> YOUR TASK:
Please reproduce, word for word, the entries between the lines holding "Judging by the" and "2.38 meters", inclusive.

## Begin

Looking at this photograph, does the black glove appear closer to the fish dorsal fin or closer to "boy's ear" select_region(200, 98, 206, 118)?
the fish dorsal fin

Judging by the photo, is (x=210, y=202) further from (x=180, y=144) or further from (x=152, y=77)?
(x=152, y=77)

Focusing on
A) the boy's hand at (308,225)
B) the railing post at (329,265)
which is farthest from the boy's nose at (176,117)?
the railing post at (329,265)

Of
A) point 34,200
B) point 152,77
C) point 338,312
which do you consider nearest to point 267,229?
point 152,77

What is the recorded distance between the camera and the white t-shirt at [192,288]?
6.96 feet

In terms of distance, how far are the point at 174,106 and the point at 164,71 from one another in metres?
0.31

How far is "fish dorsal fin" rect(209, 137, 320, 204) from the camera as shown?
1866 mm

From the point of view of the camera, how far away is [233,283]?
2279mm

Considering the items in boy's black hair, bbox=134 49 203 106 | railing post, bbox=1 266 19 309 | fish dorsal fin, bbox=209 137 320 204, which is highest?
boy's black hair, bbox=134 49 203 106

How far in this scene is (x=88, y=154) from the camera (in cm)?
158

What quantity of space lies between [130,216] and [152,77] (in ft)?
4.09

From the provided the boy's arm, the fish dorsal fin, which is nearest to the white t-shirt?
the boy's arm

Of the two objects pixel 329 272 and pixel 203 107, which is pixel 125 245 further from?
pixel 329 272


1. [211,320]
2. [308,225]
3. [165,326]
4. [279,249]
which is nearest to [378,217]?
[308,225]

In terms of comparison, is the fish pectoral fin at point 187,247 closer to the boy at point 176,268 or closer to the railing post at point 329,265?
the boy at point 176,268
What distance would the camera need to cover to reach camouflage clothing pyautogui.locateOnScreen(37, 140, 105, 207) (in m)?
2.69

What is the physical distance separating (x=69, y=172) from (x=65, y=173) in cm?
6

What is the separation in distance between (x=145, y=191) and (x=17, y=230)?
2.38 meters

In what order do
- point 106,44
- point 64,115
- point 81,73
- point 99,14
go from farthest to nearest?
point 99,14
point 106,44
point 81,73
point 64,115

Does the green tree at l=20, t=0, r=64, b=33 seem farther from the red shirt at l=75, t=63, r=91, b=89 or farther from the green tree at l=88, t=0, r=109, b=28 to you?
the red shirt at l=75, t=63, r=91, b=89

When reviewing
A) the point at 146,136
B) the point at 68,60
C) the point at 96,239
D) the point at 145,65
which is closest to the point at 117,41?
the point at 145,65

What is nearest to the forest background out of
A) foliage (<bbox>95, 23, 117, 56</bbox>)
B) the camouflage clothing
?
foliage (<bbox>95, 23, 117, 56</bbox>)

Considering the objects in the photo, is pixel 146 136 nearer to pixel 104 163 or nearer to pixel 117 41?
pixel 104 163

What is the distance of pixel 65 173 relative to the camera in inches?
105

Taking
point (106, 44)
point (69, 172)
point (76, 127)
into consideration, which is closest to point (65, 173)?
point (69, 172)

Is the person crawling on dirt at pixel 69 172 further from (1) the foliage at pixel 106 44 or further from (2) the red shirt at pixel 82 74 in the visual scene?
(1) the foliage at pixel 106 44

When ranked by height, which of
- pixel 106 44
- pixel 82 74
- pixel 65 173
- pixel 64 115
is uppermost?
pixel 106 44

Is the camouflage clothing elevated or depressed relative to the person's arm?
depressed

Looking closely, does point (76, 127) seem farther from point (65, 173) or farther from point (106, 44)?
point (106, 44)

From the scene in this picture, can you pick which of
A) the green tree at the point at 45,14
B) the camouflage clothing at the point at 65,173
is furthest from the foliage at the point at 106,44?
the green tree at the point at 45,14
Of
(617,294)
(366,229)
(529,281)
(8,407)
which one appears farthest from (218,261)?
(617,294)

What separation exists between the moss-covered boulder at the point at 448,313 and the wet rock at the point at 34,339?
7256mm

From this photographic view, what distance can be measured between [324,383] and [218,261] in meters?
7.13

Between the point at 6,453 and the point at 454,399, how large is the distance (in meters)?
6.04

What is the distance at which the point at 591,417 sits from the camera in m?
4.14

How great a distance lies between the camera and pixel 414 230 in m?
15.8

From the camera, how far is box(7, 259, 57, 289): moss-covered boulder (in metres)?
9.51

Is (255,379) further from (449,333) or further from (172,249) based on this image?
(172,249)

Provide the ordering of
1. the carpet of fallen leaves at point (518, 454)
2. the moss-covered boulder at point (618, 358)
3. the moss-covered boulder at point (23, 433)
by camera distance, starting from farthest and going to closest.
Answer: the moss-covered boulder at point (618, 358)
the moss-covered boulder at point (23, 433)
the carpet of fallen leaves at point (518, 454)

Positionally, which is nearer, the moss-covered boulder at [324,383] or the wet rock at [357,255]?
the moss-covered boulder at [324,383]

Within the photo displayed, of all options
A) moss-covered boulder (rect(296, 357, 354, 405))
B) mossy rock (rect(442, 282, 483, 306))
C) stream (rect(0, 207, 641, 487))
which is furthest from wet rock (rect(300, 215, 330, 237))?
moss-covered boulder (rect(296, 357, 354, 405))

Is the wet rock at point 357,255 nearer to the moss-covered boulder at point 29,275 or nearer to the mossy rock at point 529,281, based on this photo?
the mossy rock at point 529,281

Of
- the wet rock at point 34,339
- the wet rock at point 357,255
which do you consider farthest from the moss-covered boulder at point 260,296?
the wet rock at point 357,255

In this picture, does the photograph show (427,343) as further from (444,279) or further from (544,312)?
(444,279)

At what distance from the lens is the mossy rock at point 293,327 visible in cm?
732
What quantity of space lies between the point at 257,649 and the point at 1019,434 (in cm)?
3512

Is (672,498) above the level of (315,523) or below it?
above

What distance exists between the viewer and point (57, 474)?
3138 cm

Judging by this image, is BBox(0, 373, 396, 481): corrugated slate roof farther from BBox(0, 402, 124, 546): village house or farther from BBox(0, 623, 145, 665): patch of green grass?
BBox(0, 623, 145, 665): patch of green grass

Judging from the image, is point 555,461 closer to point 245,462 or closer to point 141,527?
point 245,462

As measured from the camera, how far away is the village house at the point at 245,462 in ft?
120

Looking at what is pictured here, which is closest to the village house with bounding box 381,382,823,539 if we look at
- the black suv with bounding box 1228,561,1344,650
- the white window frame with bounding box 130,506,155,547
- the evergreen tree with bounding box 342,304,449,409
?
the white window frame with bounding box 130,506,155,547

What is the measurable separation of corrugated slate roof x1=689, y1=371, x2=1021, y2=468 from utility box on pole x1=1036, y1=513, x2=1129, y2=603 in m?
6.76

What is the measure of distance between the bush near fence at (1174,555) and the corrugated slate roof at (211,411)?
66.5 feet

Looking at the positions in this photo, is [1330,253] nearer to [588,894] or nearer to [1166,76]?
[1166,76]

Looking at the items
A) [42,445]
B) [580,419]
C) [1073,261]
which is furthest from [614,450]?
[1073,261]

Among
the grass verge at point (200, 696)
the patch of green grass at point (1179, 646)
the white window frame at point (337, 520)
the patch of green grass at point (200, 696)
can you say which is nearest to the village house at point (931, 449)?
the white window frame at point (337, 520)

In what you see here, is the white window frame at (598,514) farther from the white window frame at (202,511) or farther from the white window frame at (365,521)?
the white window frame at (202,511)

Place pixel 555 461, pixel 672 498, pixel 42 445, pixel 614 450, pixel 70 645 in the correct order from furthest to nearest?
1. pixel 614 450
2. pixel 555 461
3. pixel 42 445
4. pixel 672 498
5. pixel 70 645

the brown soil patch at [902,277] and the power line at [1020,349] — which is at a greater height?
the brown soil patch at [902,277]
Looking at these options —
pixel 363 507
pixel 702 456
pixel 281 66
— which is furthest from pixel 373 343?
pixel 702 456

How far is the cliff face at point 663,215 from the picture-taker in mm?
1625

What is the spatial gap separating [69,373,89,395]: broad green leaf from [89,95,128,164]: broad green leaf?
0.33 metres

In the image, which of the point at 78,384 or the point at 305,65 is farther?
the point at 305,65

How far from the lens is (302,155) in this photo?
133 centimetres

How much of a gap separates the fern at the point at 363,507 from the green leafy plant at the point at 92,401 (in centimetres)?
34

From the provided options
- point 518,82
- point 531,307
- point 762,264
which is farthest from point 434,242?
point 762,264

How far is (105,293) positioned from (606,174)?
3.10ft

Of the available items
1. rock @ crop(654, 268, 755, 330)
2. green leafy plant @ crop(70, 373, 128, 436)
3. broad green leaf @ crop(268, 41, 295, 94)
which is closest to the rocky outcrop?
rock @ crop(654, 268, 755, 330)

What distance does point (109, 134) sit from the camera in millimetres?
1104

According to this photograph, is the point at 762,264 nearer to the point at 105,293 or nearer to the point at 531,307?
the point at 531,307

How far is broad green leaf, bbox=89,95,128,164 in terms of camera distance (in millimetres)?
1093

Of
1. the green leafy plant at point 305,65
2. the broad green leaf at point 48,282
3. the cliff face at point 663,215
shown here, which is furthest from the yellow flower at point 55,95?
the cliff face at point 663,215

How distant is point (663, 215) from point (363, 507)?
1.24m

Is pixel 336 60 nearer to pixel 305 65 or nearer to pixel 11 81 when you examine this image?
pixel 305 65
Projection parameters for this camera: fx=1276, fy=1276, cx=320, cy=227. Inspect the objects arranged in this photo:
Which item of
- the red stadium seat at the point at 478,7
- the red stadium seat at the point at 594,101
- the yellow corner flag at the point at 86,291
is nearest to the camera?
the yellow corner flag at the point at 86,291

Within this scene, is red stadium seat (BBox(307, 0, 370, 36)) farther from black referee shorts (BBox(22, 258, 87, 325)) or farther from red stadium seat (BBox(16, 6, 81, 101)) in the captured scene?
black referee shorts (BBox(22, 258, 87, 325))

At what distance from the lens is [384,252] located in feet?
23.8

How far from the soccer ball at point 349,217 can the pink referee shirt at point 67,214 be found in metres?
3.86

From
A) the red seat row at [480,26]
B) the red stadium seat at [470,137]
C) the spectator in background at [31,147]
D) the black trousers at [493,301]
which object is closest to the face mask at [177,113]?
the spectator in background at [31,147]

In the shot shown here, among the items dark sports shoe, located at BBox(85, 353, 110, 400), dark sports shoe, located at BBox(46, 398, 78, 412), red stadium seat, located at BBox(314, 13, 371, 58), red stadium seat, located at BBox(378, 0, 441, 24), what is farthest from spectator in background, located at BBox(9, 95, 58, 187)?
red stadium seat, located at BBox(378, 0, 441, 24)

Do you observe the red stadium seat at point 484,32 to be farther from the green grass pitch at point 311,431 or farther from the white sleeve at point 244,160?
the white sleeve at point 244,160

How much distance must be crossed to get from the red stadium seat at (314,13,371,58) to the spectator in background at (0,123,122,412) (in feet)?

## End

> RESPONSE:
Judging by the photo, is (x=210, y=202) further from (x=180, y=144) or further from (x=152, y=77)?
(x=152, y=77)

Focusing on
A) the boy's hand at (308,225)
B) the railing post at (329,265)
which is farthest from the boy's nose at (176,117)?
the railing post at (329,265)

Of
A) point 34,200
B) point 152,77
C) point 338,312
which do you consider nearest to point 267,229?
point 152,77

What is the recorded distance between the camera and the white t-shirt at [192,288]?
6.96 feet

In terms of distance, how far are the point at 174,106 and the point at 164,71 from one another in metres?
0.31

How far is "fish dorsal fin" rect(209, 137, 320, 204) from the camera as shown?
1866 mm

From the point of view of the camera, how far away is [233,283]?
2279mm

Considering the items in boy's black hair, bbox=134 49 203 106 | railing post, bbox=1 266 19 309 | fish dorsal fin, bbox=209 137 320 204, which is highest?
boy's black hair, bbox=134 49 203 106

How far in this scene is (x=88, y=154) from the camera (in cm)?
158

What quantity of space lies between [130,216] and [152,77] (in ft)?
4.09

From the provided the boy's arm, the fish dorsal fin, which is nearest to the white t-shirt?
the boy's arm

Of the two objects pixel 329 272 and pixel 203 107, which is pixel 125 245 further from?
pixel 329 272


1. [211,320]
2. [308,225]
3. [165,326]
4. [279,249]
which is nearest to [378,217]?
[308,225]

In terms of comparison, is the fish pectoral fin at point 187,247 closer to the boy at point 176,268 or closer to the railing post at point 329,265?
the boy at point 176,268
What distance would the camera need to cover to reach camouflage clothing pyautogui.locateOnScreen(37, 140, 105, 207) (in m)?
2.69

What is the physical distance separating (x=69, y=172) from (x=65, y=173) in cm?
6

What is the separation in distance between (x=145, y=191) and (x=17, y=230)?
2.38 meters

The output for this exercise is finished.